Demographic and Behavioral Characteristics for Racial/Ethnic Minority YMSM Enrolled in Clinical Cohort, Stratified by Baseline CD4 Count
| Baseline CD4 ≤350 cells/mm3 (n=55) N (%) | Baseline CD4 >350 cells/mm3 (n=100) N (%) | Chi-square test p value | |
|---|---|---|---|
| Site |
χ2=8.12 p=0.322 |
||
| Los Angeles County, CA | 16 (29.1) | 18 (18.0) | |
| Chapel Hill, NC | 6 (10.9) | 25 (25.0) | |
| Bronx, NY | 8 (14.6) | 20 (20.0) | |
| Detroit, MI | 12 (21.8) | 13 (13.0) | |
| Harris County, TX | 6 (10.9) | 13 (13.0) | |
| Chicago, IL | 3 (5.5) | 4 (4.0) | |
| Oakland, CA | 3 (5.5) | 5 (5.0) | |
| Rochester, NY | 1 (1.8) | 2 (2.0) | |
| Age |
χ2=4.78 p=0.092 |
||
| Less than 19 | 5 (9.1) | 22 (22.0) | |
| 19–22 | 41 (74.6) | 68 (68.0) | |
| Older than 22 | 9 (16.4) | 10 (10.0) | |
| Race/ethnicity |
χ2=2.34 p=0.311 |
||
| African-American | 39 (70.9) | 73 (73.0) | |
| Other | 3 (5.5) | 11 (11.0) | |
| Latino/Hispanic | 13 (23.6) | 16 (16.0) | |
| Sexual identity |
χ2=1.44 p=0.696 |
||
| Gay/homosexual/queer/two spirited | 35 (63.6) | 63 (64.3) | |
| Bisexual | 13 (23.6) | 17 (17.4) | |
| Heterosexual | 1 (1.8) | 2 (2.0) | |
| Other | 6 (10.9) | 16 (16.3) | |
| Drug use (ever) | |||
| Marijuana | 29 (69.1) | 67 (74.4) |
χ2=0.421 p=0.517 |
| Other drugs (excludes marijuana and alcohol) | 20 (44.4) | 40 (43.8) |
χ2=0.012 p=0.915 |
| Drank alcohol at least one day in last 14 days | 27 (58.7) | 59 (62.8) |
χ2=0.216 p=0.642 |
| Depressive symptomatology (CES-D score at baseline) |
χ2=116 p=0.733 |
||
| ≥16 | 28 (57.1) | 52 (54.2) | |
| <16 | 21 (42.9) | 44 (45.8) | |
| New to Care | 28 (50.9) | 69 (69.0) |
χ2=4.96 p=0.026 |
| Education |
χ2=0.128 p=0.938 |
||
| Less than HS | 14 (25.5) | 26 (26.0) | |
| HS or GED | 18 (32.7) | 30 (30.0) | |
| Greater than HS | 23 (41.8) | 44 (44.0) |
There were no significant differences between those subjects with baseline CD4 counts ≤350 and >350 cells/mm3 except that those subjects who were new to care (compared to those who were re-engaging after intermittent or poor adherence to medical visits in the past) had higher CD4 counts at baseline (Table 1). Among those with CD4 counts ≤350 cells/mm3 at baseline (n=55), 55% (n=30) were either on ART or were prescribed ART the day of enrollment into the study. Of those on ART, 63% were on an non-nucleoside reverse transcriptase inhibitor (NNRTI)-based regimen, and 27% on a boosted-Protease Inhibitor (PI)-based regimen. Regimen information for 10% of those receiving treatment was not reported.

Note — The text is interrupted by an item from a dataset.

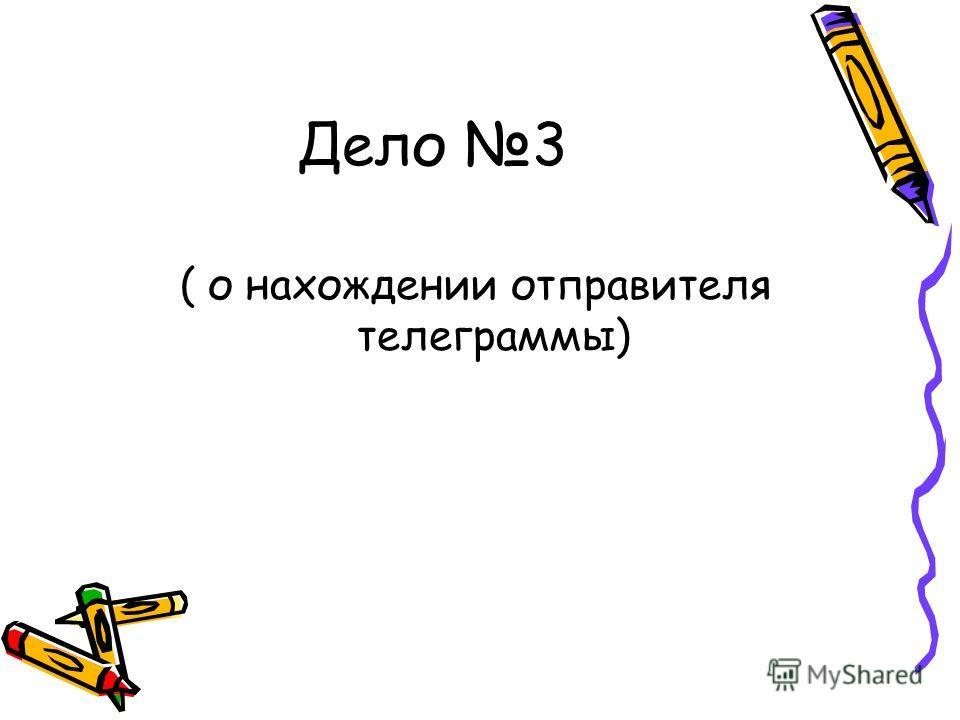Дело 3 ( о нахождении отправителя телеграммы)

Among those with CD4 counts ≤350 cells/mm3 at baseline with at least a 6-month follow-up appointment (n=40), 27 (67%) were either on or initiated ART at baseline and of those 17 (63%) had an undetectable viral load (<400 copies) at their 6-month follow-up. Of the 13 subjects not on ART at baseline, none were started on therapy at their 6-month follow-up visit (n=7) or their 12-month follow-up visit (n=6).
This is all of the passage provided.